Thomas Farnolls Pritchard Explained

Birth Name:Thomas Farnolls Pritchard
Birth Date:May 1723
Birth Place:Shrewsbury, Shropshire, England
Spouse:Elinor Russell
Children:3
Known For:designing the Iron Bridge

Thomas Farnolls Pritchard (also known as Farnolls Pritchard; baptised 11 May 1723 – 23 December 1777) was an English architect and interior decorator who is best remembered for his design of the first cast-iron bridge in the world.

Biography

Pritchard was born in Shrewsbury, Shropshire, and baptised in St Julian's Church, Shrewsbury on 11 May 1723. His father was a joiner. Thomas also trained as a joiner, but then developed a professional practice as an architect and interior designer. He specialised in the design of chimney-pieces and other items of interior decoration, and in funerary monuments.[1]

Pritchard worked closely with other local architects and craftsmen. William Baker of Audlem, an architect and contractor, used his plans to construct St John's Church, Wolverhampton.[2] Joseph Bromfield, who worked for Pritchard initially as a plasterer, but became a very competent draughtsman and architect, appears to have taken over a large portion of Pritchard's architectural practice after Pritchard's death.[3] Pritchard's houses and churches have been described as "no more than pleasant provincial work".[1] Such work includes the rebuilding of St Julian's Church, Shrewsbury, and Hatton Grange, Shropshire.[1]

Examples of Pritchard's interior decoration include Croft Castle, Gaines in Whitbourne, Herefordshire, Shipton Hall, Shropshire, the ballroom at Powis Castle, and chimney-pieces at Broseley Hall, The Lawns, Broseley, and Benthall Hall.[1] He also designed the rococo drawing room at Tatton Hall, Cheshire.

In the design of funerary monuments he employed coloured marbles, characterised by Rupert Gunnis as "school of Henry Cheere".[4] These were usually in rococo or Gothic style, and later in neoclassical style. They include monuments to Ann Wilkinson, 1756, at Wrexham, Denbighshire; the Rev. John Lloyd, 1758, and Mary Morhall, 1765, both at St. Mary's Shrewsbury; and Richard Corbet, at Moreton Corbet, Shropshire.[4] Pritchard's monuments can be found in churches across Shropshire, including also churches at Acton Round, Ludford and Barrow.[1]

Pritchard designed the Shrewsbury foundling hospital (an offshoot of that in London), built in 1760, later a workhouse and in 1882 adapted as the present campus premises for Shrewsbury School.[5] Pritchard carried out work in Ludlow, including rebuilding its jail and the Hosier's Almshouses, and making alterations to the Guildhall.

In 1769, he left Shrewsbury and moved to Eyton on Severn where he took up farming as well as continuing with his architectural work. He made various designs for bridges, none of which came to fruition, until he made plans for a bridge in cast iron to cross the River Severn in Coalbrookdale, Shropshire, adapting the principles of timber bridge-building. A modified version of his design was cast at the ironworks in Coalbrookdale in 1777–79.

Death

Pritchard died, aged 54, before the bridge was completed, but his design of The Iron Bridge led to the building of the first cast-iron arch bridge in the world.

He was buried in St Julian's, Shrewsbury,[1] where his monument also commemorates his wife, Elinor Russell, of Shrewsbury (married 1751, died 1768) and three children who died young.[4]

Notes and References

  1. Leach, Peter, ‘Pritchard, Thomas Farnolls (bap. 1723, d.1798)’, Oxford Dictionary of National Biography, Oxford University Press, 2004; online edn, May 2005 http://www.oxforddnb.com/view/article/37866, accessed 1 September 2008.
  2. Colvin H. A Biographical Dictionary of British Architects 1600-1840 Yale University Press, 3rd edition London, 2008, 93 and 783
  3. "Colvin" 162-3, illustrates the close relationship between Pritchard and Bromfield's work.
  4. Gunnis, Dictionary of British Sculptors 1660–1851, rev. ed. [1968], s.v. "Pritchard, Thomas Farnolls".
  5. Book: de Saulles, Mary. The Story of Shrewsbury. 2012. Logaston Press. 128–129. 978-1-906663-681.

Using the information
1) In the Pritchard biography, please rewrite the passage that begins at the words "4. Gunnis, Dictionary" and stops after "Press. 128–129. 978-1-906663-681.", putting "Biographical Dictionary of Sculptors in Britain" in place of "Dictionary of British Sculptors".
2) Answer these questions from the Pritchard biography.
(a) In which church was Pritchard baptised?
(b) Who first worked for Pritchard as a plasterer?
(c) In what year did Pritchard move to Eyton on Severn?

Extracted data
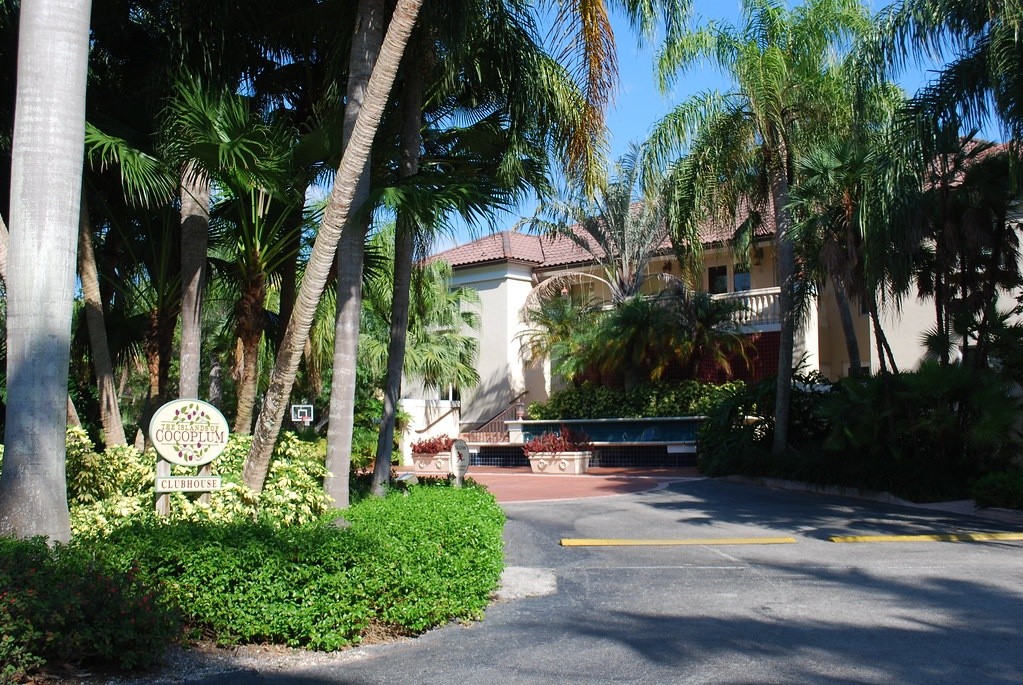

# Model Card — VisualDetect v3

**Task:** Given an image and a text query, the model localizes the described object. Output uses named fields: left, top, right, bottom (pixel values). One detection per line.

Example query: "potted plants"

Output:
left=409, top=433, right=457, bottom=472
left=521, top=421, right=594, bottom=475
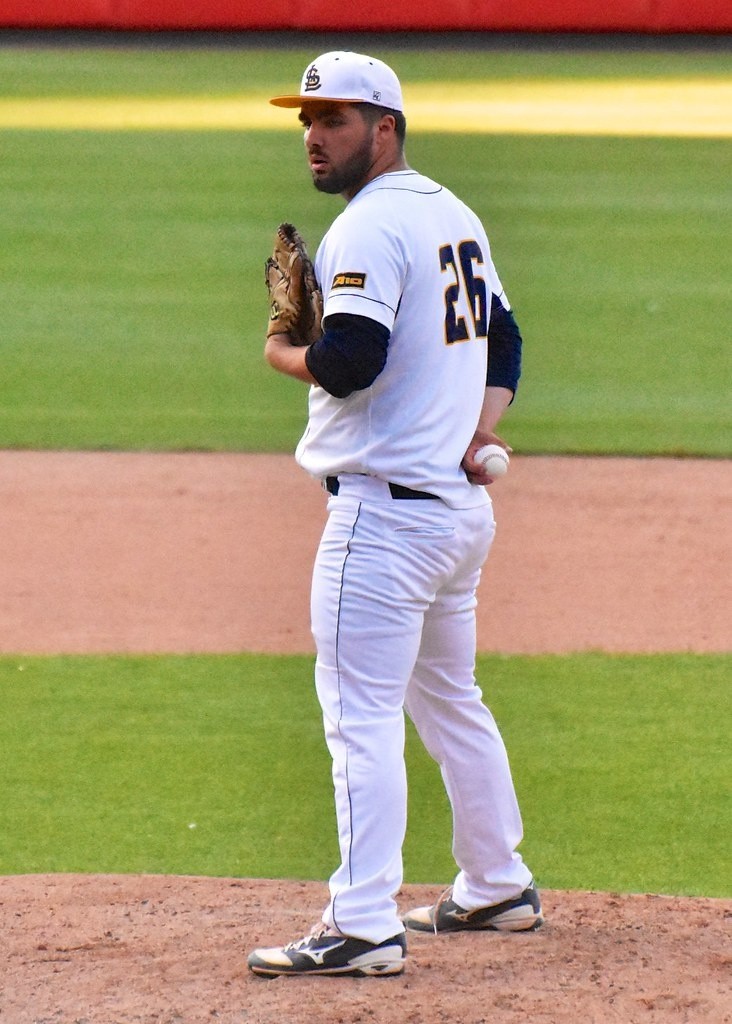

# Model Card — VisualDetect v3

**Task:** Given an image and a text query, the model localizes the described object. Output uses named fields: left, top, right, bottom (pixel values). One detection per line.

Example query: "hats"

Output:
left=268, top=51, right=403, bottom=112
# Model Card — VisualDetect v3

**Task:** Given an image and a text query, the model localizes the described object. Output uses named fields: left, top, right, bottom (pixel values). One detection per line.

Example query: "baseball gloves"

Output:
left=264, top=221, right=325, bottom=347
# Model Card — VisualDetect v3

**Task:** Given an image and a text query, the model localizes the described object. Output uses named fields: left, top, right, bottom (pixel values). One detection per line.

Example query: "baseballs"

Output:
left=473, top=443, right=509, bottom=479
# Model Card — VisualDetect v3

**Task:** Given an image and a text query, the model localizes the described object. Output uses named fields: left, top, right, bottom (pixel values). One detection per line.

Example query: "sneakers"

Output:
left=402, top=878, right=544, bottom=932
left=246, top=920, right=407, bottom=977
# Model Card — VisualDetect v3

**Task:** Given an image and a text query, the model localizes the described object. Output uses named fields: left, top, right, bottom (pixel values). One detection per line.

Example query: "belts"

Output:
left=321, top=476, right=441, bottom=500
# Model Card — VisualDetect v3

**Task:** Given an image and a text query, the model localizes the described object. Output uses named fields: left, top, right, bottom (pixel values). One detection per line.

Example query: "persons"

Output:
left=246, top=51, right=543, bottom=979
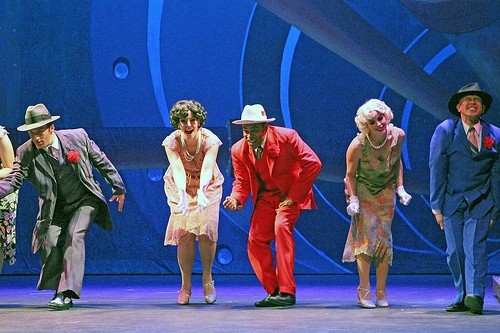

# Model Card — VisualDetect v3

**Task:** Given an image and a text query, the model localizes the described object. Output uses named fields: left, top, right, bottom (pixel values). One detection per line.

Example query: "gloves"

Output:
left=347, top=196, right=360, bottom=215
left=396, top=186, right=412, bottom=206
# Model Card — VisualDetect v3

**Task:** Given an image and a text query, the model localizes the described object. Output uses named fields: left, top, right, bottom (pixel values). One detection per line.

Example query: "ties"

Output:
left=468, top=128, right=478, bottom=149
left=48, top=147, right=59, bottom=160
left=256, top=146, right=261, bottom=160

Answers provided
1)
4. Gunnis, Biographical Dictionary of Sculptors in Britain 1660–1851, rev. ed. [1968], s.v. "Pritchard, Thomas Farnolls".
  5. Book: de Saulles, Mary. The Story of Shrewsbury. 2012. Logaston Press. 128–129. 978-1-906663-681.

2)
(a) St Julian's Church, Shrewsbury
(b) Joseph Bromfield
(c) 1769